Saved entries
-=-=-

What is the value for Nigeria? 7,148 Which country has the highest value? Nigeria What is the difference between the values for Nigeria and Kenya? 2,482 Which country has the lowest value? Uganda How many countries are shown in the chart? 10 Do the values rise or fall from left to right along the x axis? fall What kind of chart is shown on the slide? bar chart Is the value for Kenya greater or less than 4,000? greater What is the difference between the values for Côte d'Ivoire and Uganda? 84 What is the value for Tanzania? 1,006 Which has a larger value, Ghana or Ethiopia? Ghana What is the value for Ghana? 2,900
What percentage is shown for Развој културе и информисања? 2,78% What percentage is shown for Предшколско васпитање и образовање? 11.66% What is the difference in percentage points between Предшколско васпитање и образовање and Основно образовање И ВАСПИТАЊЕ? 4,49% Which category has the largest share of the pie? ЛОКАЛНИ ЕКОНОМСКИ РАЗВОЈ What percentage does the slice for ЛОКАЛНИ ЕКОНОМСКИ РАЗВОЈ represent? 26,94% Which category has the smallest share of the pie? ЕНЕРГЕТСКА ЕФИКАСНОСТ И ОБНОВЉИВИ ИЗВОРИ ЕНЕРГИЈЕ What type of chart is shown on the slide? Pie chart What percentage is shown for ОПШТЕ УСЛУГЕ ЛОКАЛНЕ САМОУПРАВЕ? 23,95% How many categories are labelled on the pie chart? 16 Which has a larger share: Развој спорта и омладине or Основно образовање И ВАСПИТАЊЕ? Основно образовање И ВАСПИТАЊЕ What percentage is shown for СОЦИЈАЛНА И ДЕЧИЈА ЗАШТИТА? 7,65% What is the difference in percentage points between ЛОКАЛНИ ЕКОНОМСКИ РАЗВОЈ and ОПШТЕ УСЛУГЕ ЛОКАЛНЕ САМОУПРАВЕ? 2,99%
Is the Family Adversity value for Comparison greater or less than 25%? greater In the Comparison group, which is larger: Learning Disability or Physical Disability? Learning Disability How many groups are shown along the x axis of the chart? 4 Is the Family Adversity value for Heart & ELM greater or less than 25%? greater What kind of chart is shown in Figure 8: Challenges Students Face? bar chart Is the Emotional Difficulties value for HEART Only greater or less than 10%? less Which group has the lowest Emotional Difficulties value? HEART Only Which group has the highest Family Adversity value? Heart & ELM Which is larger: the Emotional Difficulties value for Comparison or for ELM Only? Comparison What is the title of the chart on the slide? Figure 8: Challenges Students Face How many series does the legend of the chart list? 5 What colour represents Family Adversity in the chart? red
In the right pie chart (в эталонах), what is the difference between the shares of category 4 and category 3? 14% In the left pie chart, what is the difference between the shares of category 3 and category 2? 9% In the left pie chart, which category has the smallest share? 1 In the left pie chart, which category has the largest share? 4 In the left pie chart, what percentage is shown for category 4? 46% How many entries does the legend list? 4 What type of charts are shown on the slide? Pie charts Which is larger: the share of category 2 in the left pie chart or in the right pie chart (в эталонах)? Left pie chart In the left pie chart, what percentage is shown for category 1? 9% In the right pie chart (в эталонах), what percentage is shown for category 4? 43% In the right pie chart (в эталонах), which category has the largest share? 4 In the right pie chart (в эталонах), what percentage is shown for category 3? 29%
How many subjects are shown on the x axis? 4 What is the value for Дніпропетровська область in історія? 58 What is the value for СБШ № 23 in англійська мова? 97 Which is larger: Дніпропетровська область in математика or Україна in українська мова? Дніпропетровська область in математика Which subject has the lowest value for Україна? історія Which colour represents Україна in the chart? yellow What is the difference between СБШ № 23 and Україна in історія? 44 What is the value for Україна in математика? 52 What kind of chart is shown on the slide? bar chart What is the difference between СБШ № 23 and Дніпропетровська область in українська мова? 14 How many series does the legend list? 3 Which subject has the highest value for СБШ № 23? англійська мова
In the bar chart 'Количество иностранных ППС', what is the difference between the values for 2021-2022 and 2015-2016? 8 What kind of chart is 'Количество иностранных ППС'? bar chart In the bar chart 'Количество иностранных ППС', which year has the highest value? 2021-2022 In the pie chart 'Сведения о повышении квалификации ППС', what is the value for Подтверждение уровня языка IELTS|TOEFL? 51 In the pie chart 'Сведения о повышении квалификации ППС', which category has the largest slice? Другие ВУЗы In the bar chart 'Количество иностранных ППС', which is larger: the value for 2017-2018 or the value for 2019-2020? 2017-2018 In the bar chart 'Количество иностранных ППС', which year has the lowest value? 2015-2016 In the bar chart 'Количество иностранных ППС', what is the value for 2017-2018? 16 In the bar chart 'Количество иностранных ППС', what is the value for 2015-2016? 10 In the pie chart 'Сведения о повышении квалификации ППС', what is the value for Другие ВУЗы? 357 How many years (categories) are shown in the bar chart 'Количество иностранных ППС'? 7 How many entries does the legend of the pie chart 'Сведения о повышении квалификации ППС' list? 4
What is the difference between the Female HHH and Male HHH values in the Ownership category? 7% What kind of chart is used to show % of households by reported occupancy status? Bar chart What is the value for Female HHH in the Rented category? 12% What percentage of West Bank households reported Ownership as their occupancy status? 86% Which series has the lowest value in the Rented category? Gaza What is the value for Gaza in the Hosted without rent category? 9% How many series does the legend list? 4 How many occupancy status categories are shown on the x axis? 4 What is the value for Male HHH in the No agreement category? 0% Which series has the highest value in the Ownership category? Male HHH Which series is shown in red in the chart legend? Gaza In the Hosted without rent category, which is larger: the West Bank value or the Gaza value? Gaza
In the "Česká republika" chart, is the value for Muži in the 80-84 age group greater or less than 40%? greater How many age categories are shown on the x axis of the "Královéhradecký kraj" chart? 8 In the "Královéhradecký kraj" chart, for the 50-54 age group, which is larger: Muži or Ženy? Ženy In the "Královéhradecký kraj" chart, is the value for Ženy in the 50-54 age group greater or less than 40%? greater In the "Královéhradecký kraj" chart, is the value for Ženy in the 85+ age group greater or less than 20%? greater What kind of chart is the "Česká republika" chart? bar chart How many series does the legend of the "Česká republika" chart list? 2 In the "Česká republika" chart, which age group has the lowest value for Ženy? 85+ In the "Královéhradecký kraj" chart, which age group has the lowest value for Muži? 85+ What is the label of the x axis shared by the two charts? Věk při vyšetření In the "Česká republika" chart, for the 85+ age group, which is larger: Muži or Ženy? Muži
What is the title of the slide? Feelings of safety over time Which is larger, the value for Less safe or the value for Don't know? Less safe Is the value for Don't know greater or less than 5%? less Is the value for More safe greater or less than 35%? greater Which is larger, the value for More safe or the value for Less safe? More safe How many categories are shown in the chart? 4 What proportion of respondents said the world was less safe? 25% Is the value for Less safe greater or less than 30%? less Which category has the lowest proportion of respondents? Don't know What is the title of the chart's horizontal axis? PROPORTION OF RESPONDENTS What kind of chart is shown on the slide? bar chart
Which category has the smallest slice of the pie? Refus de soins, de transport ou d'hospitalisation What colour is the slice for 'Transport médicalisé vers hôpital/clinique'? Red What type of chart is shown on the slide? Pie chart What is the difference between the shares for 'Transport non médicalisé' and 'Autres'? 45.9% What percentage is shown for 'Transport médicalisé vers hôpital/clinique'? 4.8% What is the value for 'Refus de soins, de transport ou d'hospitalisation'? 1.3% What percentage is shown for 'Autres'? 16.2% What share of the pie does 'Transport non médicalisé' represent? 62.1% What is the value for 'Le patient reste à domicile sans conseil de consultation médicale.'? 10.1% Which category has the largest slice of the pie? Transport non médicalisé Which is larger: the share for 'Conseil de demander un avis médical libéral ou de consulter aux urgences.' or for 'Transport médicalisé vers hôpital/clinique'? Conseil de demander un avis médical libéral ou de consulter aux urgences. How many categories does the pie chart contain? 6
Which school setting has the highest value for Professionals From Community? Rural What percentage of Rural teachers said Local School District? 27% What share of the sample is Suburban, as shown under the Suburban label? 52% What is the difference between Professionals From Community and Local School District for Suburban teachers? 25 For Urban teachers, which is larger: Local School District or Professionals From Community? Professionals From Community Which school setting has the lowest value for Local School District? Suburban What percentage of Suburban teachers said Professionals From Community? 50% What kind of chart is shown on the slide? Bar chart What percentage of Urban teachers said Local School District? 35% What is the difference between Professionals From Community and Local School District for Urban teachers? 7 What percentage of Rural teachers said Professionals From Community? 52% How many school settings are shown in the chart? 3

-=-=-

→ ACTIVITY
Reproduce the records without any change, starting at the first line and ending after the line that contains "What percentage is shown for Развој".

→ EXERCISE ANSWER
What is the value for Nigeria? 7,148 Which country has the highest value? Nigeria What is the difference between the values for Nigeria and Kenya? 2,482 Which country has the lowest value? Uganda How many countries are shown in the chart? 10 Do the values rise or fall from left to right along the x axis? fall What kind of chart is shown on the slide? bar chart Is the value for Kenya greater or less than 4,000? greater What is the difference between the values for Côte d'Ivoire and Uganda? 84 What is the value for Tanzania? 1,006 Which has a larger value, Ghana or Ethiopia? Ghana What is the value for Ghana? 2,900
What percentage is shown for Развој културе и информисања? 2,78% What percentage is shown for Предшколско васпитање и образовање? 11.66% What is the difference in percentage points between Предшколско васпитање и образовање and Основно образовање И ВАСПИТАЊЕ? 4,49% Which category has the largest share of the pie? ЛОКАЛНИ ЕКОНОМСКИ РАЗВОЈ What percentage does the slice for ЛОКАЛНИ ЕКОНОМСКИ РАЗВОЈ represent? 26,94% Which category has the smallest share of the pie? ЕНЕРГЕТСКА ЕФИКАСНОСТ И ОБНОВЉИВИ ИЗВОРИ ЕНЕРГИЈЕ What type of chart is shown on the slide? Pie chart What percentage is shown for ОПШТЕ УСЛУГЕ ЛОКАЛНЕ САМОУПРАВЕ? 23,95% How many categories are labelled on the pie chart? 16 Which has a larger share: Развој спорта и омладине or Основно образовање И ВАСПИТАЊЕ? Основно образовање И ВАСПИТАЊЕ What percentage is shown for СОЦИЈАЛНА И ДЕЧИЈА ЗАШТИТА? 7,65% What is the difference in percentage points between ЛОКАЛНИ ЕКОНОМСКИ РАЗВОЈ and ОПШТЕ УСЛУГЕ ЛОКАЛНЕ САМОУПРАВЕ? 2,99%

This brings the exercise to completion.